### Directions
Update the material by changing every "palm tree" to "potted palm" and keeping all other text the same.

━━ Exercise inputs

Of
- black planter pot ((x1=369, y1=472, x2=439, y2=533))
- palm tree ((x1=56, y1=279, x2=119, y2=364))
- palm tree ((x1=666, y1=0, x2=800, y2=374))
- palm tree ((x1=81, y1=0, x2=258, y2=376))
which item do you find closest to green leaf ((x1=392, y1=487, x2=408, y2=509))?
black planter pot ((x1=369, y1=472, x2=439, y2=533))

━━━━

### Task response
Of
- black planter pot ((x1=369, y1=472, x2=439, y2=533))
- potted palm ((x1=56, y1=279, x2=119, y2=364))
- potted palm ((x1=666, y1=0, x2=800, y2=374))
- potted palm ((x1=81, y1=0, x2=258, y2=376))
which item do you find closest to green leaf ((x1=392, y1=487, x2=408, y2=509))?
black planter pot ((x1=369, y1=472, x2=439, y2=533))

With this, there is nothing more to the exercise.